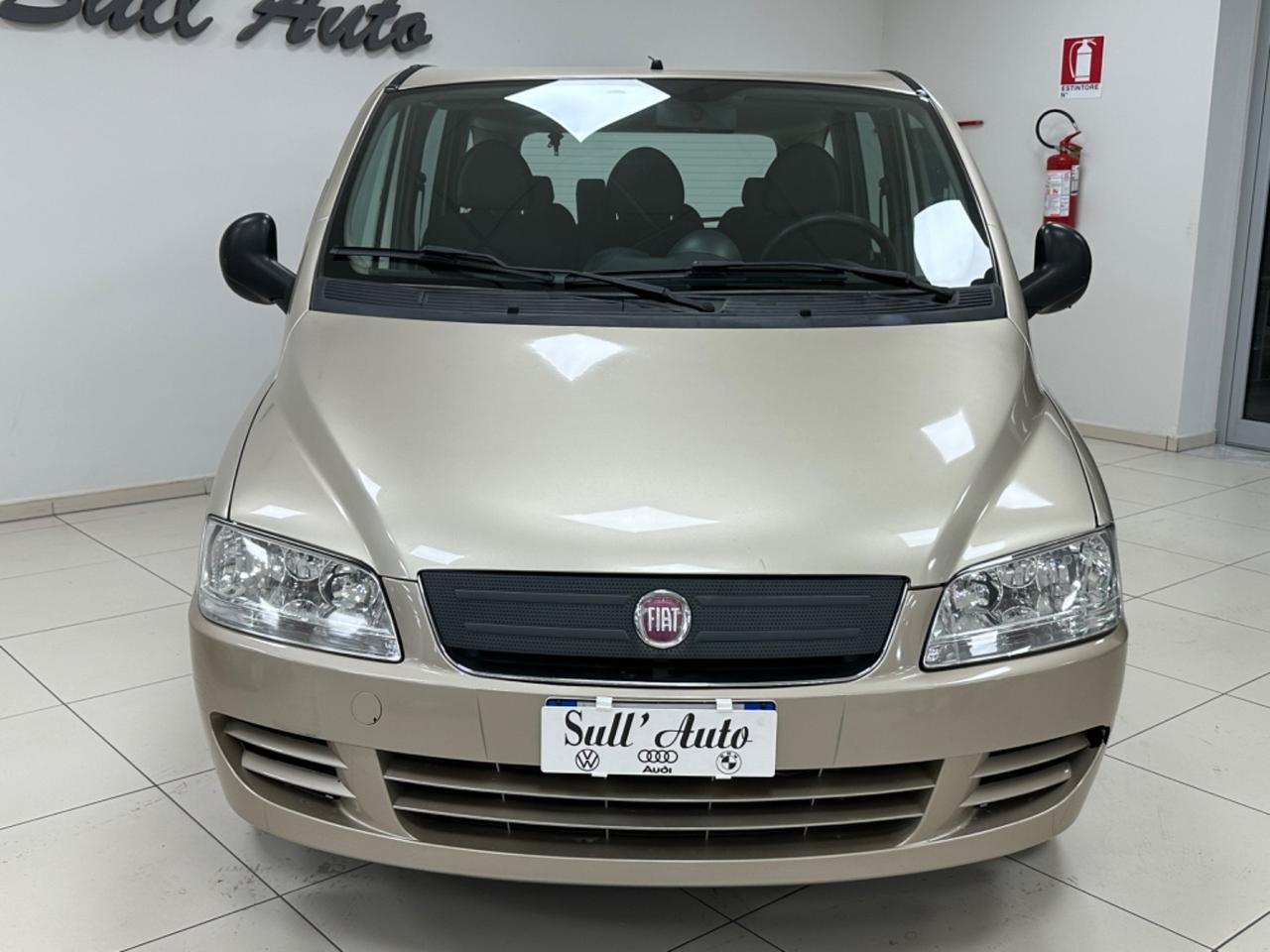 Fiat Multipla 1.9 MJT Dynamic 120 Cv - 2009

|---|

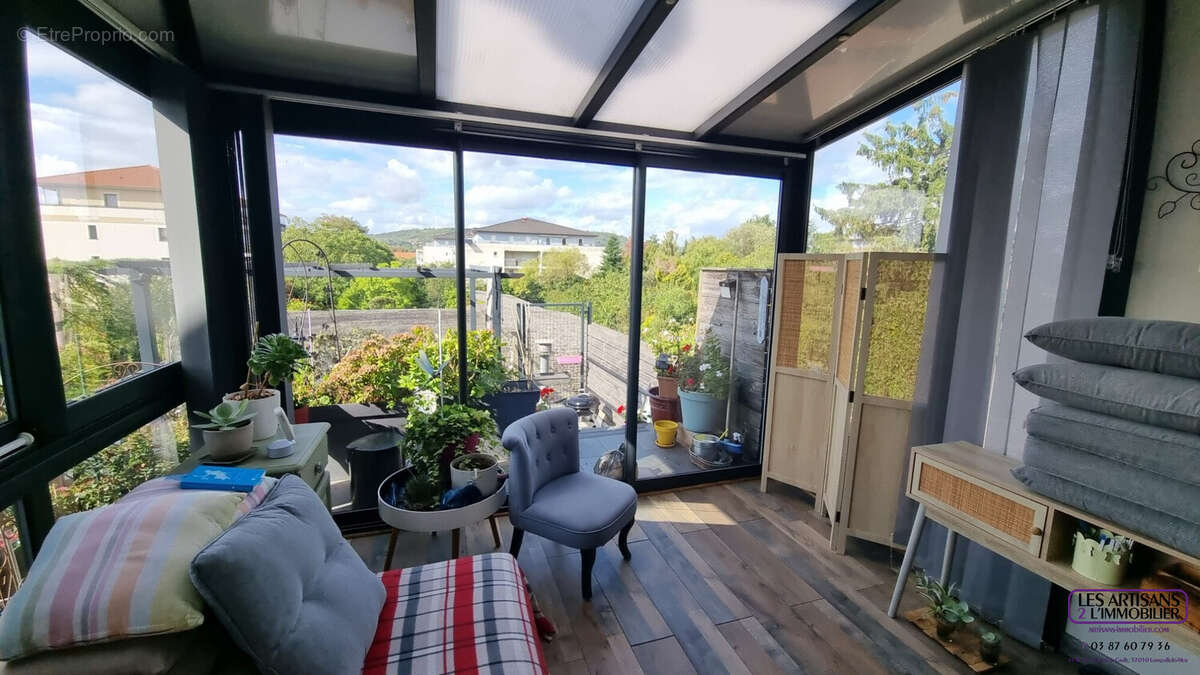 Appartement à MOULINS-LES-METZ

|---|

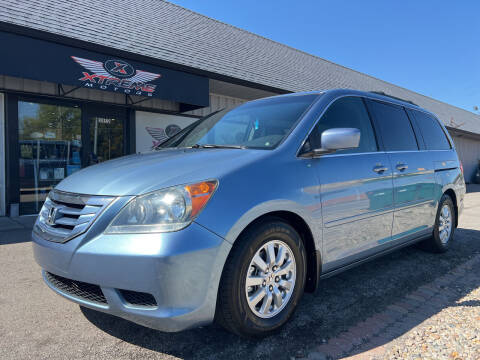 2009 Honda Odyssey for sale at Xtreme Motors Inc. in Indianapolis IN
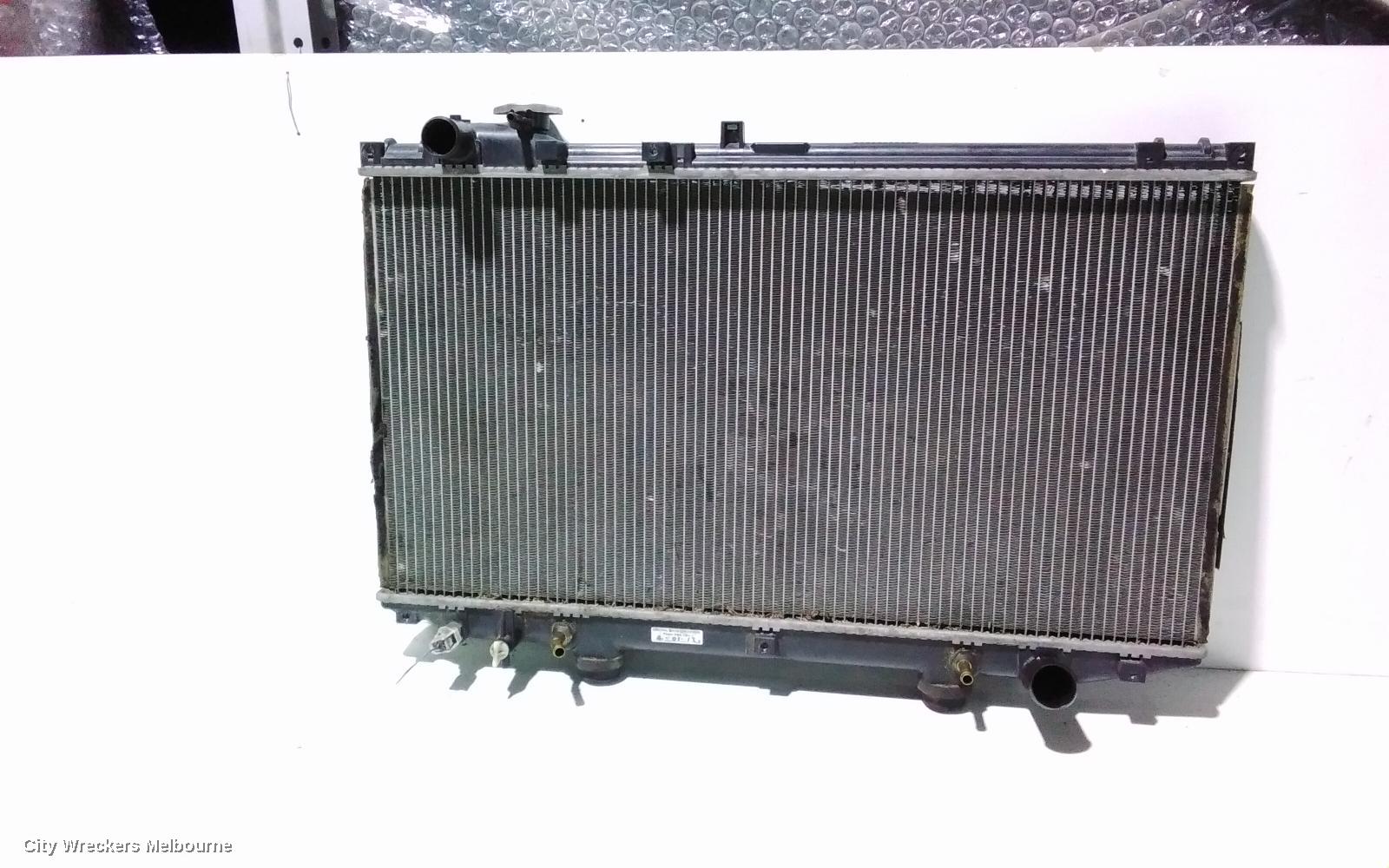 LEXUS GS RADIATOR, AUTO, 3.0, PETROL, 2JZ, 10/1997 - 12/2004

|---|

WORK TASK → Copy the lines above between the one holding "2009 Honda Odyssey" and the one holding "LEXUS GS RADIATOR, AUTO, 3.0, PETROL, 2JZ, 10/1997", inclusive. Drop the pictures.

SOLUTION FOR THIS EXERCISE →
 2009 Honda Odyssey for sale at Xtreme Motors Inc. in Indianapolis IN
 LEXUS GS RADIATOR, AUTO, 3.0, PETROL, 2JZ, 10/1997 - 12/2004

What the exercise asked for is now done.